Supplied passage below:

This sounds simple to do inside the task, simply change

   private CommandlineJava commandline = new CommandlineJava();

to

   private CommandlineJava commandline = newCommandlineJava();

with

   protected CommandlineJava newCommandlineJava() {
       return new CommandlineJava();
   }



basically since you are defining the commandLine className in the contructor, it would not be much different to defining the commandLine in the contructor

like
public JUnitTask() throws Exception {
createCommandlineJava();
commandline
.setClassname("org.apache.tools.ant.taskdefs.optional.junit.JUnitTestRunner");
}


ultimately you could replace direct usages of the commandline variable by an accessor, so I just need to override the accessor. Whatever you decide, any of these options solve my problem.

I could upload a patch to bugzilla if you need to, but the change is simple enough.

While we are at it, we may as well review the JUnitTask to see whether
we should change some other things, now that we'd consider subclassing
the task something we expect to happen.


I must make clear (I think I have already done so) that the usage we need of JUnit is quite unique (bah, I guess), since we need to launch java with a minimal classpath and inside our main class create a classloader where the real main class gets executed.


As you can imagine this applies to forked tests only.

My experience tells me that for forked tests, you get a lot of control if you can extends CommandlineJava to build the command you require, that way you can adapt the attributes of the task to whatever you need to execute.

End of Supplied passage.

◆ Brief 1
According to the JUnitTask message, to which tests does the described usage apply?
◆ Brief 2
Carry on the JUnitTask message from its last sentence, keeping to the same subject.

Extracted material below:

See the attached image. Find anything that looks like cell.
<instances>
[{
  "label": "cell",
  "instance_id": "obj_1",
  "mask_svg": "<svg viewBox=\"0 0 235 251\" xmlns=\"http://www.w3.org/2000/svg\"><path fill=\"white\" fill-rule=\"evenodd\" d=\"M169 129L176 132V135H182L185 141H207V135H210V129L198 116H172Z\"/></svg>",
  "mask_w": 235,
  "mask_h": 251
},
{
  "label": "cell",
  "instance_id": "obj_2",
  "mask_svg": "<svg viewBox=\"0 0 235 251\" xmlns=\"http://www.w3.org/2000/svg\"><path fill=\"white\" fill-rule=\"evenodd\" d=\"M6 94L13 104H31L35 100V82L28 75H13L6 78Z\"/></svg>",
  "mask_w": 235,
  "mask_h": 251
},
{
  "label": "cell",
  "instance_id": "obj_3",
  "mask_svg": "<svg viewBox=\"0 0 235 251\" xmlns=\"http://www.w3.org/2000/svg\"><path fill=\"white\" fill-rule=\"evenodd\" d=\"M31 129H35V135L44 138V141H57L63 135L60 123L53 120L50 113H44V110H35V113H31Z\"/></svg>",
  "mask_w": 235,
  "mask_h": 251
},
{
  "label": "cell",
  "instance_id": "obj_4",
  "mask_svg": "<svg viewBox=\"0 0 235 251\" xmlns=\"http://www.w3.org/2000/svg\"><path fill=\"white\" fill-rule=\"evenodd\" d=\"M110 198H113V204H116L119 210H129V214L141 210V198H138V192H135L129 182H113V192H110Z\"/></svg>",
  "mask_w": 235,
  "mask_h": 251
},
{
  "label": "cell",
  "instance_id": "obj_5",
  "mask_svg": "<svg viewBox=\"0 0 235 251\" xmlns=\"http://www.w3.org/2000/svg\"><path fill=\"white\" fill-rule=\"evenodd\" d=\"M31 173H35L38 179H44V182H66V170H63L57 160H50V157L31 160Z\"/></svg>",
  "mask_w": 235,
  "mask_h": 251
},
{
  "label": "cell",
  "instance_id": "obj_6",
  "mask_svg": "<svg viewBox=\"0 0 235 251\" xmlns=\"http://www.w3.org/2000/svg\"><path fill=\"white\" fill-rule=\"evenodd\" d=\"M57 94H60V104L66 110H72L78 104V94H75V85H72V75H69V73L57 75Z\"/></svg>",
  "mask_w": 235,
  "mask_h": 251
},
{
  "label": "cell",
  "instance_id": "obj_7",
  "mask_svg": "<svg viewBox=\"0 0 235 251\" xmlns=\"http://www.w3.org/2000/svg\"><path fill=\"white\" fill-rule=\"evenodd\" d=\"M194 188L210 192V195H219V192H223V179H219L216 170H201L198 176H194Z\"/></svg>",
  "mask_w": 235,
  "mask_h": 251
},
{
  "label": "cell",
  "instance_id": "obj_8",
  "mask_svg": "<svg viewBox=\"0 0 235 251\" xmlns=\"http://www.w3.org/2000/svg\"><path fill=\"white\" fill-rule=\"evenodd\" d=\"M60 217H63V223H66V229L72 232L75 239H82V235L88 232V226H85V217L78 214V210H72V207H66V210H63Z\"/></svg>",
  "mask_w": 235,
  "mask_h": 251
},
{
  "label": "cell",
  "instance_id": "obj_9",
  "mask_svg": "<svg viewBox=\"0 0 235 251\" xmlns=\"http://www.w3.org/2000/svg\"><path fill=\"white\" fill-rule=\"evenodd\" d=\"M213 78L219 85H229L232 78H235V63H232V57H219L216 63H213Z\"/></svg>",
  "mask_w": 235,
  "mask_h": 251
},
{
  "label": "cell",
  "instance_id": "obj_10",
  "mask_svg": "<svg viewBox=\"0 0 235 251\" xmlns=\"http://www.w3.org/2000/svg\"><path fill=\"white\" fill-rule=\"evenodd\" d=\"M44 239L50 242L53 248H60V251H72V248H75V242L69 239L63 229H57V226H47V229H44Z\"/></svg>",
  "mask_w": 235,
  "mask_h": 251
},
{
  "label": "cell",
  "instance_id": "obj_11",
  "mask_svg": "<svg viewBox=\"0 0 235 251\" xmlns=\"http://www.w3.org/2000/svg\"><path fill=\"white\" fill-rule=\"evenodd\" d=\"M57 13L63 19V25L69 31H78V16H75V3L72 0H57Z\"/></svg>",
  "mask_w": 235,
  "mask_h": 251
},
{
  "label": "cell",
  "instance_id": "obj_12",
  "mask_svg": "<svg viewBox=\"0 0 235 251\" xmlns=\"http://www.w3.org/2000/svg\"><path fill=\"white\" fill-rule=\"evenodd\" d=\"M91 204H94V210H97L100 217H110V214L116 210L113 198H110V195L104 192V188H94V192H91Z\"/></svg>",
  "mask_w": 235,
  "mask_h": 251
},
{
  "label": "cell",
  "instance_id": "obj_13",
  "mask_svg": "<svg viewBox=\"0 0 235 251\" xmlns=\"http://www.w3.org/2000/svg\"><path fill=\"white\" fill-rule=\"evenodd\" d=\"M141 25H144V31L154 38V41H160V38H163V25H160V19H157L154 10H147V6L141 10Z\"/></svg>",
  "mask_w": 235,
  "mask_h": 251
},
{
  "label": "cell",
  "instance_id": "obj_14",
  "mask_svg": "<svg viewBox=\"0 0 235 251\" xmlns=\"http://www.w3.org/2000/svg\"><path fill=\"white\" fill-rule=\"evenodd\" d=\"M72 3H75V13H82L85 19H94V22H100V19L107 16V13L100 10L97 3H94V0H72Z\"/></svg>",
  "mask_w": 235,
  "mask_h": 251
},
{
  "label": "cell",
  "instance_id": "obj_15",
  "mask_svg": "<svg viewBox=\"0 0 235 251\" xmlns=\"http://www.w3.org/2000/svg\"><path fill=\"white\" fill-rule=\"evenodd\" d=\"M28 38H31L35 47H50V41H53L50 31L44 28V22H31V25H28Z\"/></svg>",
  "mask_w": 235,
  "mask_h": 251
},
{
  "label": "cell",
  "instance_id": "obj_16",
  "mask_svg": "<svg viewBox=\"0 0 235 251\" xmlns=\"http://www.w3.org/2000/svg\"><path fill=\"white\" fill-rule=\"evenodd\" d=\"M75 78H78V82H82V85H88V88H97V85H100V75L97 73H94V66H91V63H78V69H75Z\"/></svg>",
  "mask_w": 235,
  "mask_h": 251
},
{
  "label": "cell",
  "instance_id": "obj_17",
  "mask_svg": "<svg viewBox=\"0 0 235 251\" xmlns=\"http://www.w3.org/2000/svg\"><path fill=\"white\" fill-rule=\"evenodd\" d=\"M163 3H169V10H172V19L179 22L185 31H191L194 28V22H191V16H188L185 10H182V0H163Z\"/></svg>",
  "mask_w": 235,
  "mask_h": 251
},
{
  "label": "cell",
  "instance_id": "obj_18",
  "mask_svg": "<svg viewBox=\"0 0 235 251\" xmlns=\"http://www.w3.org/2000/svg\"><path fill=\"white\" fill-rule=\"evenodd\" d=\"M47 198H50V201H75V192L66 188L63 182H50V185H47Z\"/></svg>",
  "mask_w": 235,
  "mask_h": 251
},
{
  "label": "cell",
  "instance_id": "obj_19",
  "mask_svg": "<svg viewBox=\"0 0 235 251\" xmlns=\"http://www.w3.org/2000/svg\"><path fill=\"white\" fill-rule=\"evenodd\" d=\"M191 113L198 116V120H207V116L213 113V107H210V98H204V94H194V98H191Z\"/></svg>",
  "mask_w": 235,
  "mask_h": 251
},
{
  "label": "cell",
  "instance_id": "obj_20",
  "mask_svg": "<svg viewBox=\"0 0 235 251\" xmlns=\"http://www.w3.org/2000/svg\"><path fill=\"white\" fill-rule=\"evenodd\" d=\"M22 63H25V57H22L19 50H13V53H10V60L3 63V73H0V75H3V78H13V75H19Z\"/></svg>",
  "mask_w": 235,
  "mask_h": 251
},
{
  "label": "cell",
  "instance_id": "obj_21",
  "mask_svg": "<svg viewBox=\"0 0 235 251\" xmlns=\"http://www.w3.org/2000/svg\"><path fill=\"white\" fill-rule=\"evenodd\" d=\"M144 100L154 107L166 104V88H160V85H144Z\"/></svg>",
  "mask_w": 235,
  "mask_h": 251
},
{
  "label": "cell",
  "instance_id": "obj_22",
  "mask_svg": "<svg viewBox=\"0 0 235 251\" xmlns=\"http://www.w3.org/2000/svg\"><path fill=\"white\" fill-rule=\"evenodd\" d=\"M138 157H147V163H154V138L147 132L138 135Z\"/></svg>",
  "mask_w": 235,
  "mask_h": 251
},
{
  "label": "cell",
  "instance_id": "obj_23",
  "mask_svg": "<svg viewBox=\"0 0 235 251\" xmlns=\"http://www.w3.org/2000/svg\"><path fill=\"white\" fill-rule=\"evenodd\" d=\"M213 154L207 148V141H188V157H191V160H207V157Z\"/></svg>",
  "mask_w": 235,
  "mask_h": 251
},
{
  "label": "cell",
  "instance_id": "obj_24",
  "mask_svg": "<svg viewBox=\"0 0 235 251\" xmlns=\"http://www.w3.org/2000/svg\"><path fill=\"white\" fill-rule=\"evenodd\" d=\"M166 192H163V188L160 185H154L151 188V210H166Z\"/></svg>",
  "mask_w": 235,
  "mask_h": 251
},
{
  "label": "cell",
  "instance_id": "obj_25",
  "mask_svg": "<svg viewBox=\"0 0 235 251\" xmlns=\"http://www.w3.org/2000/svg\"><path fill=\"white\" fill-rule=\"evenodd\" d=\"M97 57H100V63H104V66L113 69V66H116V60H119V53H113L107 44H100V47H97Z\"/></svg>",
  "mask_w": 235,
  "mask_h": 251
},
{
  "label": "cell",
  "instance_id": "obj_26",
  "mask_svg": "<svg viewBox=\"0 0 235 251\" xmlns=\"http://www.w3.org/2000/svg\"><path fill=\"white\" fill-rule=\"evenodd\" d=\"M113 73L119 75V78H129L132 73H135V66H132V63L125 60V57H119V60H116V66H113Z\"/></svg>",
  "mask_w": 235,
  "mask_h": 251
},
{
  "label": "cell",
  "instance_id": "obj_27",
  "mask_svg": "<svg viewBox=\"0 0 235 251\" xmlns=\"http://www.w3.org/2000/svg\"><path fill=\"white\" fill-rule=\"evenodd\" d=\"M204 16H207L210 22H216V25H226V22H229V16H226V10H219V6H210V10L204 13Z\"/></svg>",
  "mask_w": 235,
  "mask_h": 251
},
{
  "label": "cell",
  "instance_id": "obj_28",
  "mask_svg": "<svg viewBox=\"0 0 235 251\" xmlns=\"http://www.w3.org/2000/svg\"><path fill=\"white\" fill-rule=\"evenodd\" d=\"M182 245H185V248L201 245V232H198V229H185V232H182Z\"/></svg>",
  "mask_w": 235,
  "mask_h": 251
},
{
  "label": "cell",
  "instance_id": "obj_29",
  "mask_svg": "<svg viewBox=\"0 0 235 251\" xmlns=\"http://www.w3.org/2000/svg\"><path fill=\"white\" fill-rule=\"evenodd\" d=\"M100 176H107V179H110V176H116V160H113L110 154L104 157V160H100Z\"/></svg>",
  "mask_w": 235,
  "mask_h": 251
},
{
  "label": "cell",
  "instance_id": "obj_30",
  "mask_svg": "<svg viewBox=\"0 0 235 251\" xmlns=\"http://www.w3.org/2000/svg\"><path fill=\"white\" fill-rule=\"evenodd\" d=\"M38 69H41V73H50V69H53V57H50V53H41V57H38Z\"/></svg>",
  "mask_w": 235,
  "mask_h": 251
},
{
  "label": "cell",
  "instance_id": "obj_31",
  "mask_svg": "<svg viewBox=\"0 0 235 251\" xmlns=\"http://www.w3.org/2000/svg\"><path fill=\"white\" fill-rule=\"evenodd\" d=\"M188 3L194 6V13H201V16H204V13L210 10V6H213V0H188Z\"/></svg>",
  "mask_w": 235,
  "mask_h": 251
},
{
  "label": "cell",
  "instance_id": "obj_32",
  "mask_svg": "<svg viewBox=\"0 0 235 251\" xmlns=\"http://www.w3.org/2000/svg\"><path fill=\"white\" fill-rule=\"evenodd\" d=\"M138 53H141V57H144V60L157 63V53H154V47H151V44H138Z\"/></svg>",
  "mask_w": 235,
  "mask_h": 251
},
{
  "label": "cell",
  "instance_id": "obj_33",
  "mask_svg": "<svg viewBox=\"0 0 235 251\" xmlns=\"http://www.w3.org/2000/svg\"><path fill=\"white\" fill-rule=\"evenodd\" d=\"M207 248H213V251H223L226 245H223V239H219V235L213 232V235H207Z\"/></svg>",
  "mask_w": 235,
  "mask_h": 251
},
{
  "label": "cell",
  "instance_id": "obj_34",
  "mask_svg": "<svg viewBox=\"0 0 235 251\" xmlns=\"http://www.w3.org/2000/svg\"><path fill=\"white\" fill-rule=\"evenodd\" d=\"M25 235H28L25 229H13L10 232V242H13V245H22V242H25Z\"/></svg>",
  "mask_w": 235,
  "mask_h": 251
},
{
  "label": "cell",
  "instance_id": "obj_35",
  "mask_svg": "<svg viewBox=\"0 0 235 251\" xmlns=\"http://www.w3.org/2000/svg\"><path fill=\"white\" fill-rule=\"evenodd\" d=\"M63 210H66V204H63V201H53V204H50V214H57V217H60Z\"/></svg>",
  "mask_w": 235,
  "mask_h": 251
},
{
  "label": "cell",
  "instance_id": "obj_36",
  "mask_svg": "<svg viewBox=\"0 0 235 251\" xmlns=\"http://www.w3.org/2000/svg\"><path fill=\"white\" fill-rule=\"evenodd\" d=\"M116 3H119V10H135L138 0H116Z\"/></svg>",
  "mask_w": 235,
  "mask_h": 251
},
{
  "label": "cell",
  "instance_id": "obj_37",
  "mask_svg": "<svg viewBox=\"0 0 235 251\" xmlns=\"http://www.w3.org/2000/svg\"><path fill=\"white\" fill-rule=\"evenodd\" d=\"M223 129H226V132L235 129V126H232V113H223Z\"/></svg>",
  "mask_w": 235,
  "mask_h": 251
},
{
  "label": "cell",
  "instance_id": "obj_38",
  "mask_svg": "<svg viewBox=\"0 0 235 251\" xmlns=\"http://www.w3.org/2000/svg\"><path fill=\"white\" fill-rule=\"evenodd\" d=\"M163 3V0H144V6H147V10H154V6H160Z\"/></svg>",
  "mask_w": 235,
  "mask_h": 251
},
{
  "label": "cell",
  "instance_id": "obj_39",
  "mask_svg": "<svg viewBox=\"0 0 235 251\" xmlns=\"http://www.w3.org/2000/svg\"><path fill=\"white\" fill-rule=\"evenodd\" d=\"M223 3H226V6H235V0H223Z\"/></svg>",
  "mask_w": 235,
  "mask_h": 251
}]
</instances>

End of Extracted material.

◆ Answer box 1
It applies to forked tests only.

◆ Answer box 2
I guess that by having executeAsForked and executeInVM as private do not let much space to extension, but I think they do not have many things that are exendable, may be by splitting some part of execute(JUnitTest test) to separate the setting of the dirs (first 2 ifs) from the execution, and also split the last part where you decide if to fail or not based on the result, leaving just this piece for extension:

// execute the test and get the return code
int exitValue = JUnitTestRunner.ERRORS;
boolean wasKilled = false;
if (!test.getFork()) {
exitValue = executeInVM(test);
} else {
ExecuteWatchdog watchdog = createWatchdog();
exitValue = executeAsForked(test, watchdog);
// null watchdog means no timeout, you'd better not check with null
if (watchdog != null) {
wasKilled = watchdog.killedProcess();
}
}


this would help to extend the way you execute the tests.

This is the analysis I can make, please consider it not thorough cause I cannot dedicate a lot of time to this (I'm just trying to migrate the version of ant in my company!)